Depuis des années, sa vie était un enfer. Il avait sur elle
une emprise terrible, un pouvoir inexplicable. Il la dominait après l'avoir
subjuguée, l'immobilisait dans ses velléités de révolte. Cela faisait longtemps
que leur union n'était plus que souvenir, qu'ils n'étaient plus mariés que sur
le papier. Il lui avait même déclaré un jour : « Tu sais, si je garde mon
alliance, c'est seulement pour ne pas avoir une vilaine trace sur le doigt ! ».
Elle avait bien tenté, de toutes ses forces, de « raccommoder les morceaux »,
comme elle disait à sa soeur, sa confidente. Mais rien n'y faisait. Ce n'était
plus que fâcheries, bouderies, et l'existence de l'un était sans discontinuer
malaise pour l'autre. Heureusement, il n'y avait pas d'enfants ! Cela aurait
irrémédiablement décuplé leurs différents, leurs accrochages et leurs rancunes.
Ils n'étaient même pas les vieux amants évoqués par Brel, car ils ne se
souvenaient plus d’avoir été, un jour, amants…
Ce jour-là, il se décida enfin à commettre l'irréparable :
il partirait. Il avait préparé ses affaires, lentement, tranquillement, pour
la narguer, pour jouir de son désarroi et de sa panique grandissante. Il la
tenait par cette menace, depuis des lustres, jusqu'à ce jour de vérité où son
départ était en fait une délivrance pour elle.
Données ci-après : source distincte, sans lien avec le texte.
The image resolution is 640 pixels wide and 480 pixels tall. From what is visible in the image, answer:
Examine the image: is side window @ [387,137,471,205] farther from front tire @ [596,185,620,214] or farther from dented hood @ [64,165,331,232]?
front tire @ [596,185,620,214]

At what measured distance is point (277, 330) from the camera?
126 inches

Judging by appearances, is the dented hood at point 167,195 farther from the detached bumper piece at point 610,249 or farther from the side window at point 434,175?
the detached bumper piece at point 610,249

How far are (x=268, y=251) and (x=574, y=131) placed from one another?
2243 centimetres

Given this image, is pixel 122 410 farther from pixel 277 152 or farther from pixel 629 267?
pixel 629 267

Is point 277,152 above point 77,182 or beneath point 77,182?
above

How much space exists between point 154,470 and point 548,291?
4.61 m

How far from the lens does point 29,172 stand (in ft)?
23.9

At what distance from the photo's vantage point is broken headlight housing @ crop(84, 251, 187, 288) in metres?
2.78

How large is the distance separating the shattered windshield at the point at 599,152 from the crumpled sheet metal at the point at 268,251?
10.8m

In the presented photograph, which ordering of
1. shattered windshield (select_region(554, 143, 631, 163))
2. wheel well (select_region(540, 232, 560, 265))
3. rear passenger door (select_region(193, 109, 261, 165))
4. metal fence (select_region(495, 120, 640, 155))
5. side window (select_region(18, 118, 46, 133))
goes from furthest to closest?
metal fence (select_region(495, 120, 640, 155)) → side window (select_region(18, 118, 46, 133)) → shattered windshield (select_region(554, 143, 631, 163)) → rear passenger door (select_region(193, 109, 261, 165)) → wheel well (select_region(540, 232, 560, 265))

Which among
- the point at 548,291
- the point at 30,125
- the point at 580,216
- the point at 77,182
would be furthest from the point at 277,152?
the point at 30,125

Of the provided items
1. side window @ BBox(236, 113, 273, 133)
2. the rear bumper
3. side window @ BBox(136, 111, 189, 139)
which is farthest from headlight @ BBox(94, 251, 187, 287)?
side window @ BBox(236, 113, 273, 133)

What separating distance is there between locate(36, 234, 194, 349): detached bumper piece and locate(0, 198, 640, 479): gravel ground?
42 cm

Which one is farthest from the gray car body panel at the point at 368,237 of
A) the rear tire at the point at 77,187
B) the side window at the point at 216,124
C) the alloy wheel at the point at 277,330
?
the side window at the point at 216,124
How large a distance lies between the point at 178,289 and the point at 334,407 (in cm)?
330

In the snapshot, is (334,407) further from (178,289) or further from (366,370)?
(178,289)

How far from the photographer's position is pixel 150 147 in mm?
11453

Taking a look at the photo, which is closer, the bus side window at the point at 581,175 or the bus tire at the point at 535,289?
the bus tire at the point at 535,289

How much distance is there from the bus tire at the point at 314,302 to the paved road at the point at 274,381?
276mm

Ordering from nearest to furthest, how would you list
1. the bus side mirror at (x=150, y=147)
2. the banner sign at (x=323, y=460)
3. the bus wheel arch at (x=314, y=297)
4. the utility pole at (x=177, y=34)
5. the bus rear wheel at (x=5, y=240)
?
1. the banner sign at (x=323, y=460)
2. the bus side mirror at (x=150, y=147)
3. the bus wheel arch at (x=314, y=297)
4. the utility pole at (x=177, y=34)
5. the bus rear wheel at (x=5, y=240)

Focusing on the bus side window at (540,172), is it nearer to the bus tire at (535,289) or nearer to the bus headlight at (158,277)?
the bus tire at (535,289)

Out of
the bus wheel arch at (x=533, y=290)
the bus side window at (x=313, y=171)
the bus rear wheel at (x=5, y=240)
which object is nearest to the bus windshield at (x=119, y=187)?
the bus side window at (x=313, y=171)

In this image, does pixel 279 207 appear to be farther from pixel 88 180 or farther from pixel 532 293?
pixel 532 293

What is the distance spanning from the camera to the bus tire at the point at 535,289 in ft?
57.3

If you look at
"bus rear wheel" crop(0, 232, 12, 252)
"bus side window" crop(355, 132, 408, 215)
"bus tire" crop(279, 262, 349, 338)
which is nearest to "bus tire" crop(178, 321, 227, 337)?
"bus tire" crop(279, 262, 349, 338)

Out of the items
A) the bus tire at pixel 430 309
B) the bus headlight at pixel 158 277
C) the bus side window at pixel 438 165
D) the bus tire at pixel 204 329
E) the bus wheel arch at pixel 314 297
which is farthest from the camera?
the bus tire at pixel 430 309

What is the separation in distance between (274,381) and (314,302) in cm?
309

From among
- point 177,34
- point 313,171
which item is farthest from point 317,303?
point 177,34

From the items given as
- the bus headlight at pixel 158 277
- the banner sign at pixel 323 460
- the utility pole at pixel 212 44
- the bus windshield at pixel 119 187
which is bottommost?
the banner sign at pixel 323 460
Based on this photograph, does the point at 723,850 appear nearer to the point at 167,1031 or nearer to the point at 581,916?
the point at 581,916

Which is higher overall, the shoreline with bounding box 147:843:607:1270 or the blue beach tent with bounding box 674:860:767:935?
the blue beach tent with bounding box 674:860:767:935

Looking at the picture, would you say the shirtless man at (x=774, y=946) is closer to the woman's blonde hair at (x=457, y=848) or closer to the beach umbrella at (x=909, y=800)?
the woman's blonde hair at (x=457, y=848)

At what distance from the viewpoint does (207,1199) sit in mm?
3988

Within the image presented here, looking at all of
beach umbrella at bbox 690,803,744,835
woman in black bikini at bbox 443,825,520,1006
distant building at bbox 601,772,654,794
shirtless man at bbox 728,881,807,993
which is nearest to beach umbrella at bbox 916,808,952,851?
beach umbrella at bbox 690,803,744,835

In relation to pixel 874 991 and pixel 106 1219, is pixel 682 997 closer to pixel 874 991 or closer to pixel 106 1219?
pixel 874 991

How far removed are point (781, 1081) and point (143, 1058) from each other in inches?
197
-« Enfin, te voilà dehors ! cria-t-elle rageusement. Enfin
tu disparais de mon existence ! Nous n'avons plus rien à nous dire, tu m'as
fait trop fait souffrir !
Il ne l'avait pas entendue, occupé à appeler un taxi. Il lui
déclara seulement : « Garde tout, l'appartement, la voiture, je ne veux rien
conserver de ce qui t’a appartenu !
-« Ne t'en fais pas, répliqua-t-elle, dès que tu auras
franchi cette porte tu auras disparu à jamais de ma vie, et je ne veux plus
entendre parler de toi !
La sérénité de l'homme l'exaspérait. Ils allaient donc se
quitter ainsi, sans dispute, dignement. Ils n'allaient même pas se livrer à une
énième scène dont ils avaient l'habitude. Tout était dit, tout était consommé.
Elle allait vivre à présent comme si elle ne l'avait jamais
connu. Elle ne chercherait jamais avoir de ses nouvelles, ah ça, non !
-« J’y vais, dit-il simplement. Ce serait donc ses derniers
mots. Il ne semblait ressentir aucun émoi, aucune détresse, et cela la gênait
beaucoup : Elle n'aurait même pas ce plaisir ! Elle ne put s'empêcher de
guetter un signe, un geste, un regard… Non, rien.
Il était descendu, il s'en était allé. Elle avait simplement
entendu ses pas dans l’escalier, comme d'habitude. Une voiture ralentissait.
Elle se pencha à la fenêtre. Le taxi venait d'arriver. Elle claqua la porte et
descendit l'escalier.
Loïc Roussain
Loïc Roussain
4 commentaires:
Et oui, cela arrive.... Belle soirée à vous deux !! Bises à vous deux ...
Bizarre la photo indique que c'est elle qui part et non lui.
Dans la dernière phrase, elle descend aussi l'escalier ... est-ce pour l'accompagner, ou autre ... ?
Merci pour ta participation, Gérard
LOIC
Dans les séparations le drame et le bonheur se situent là : " Elle allait vivre à présent comme si elle ne l'avait jamais connu."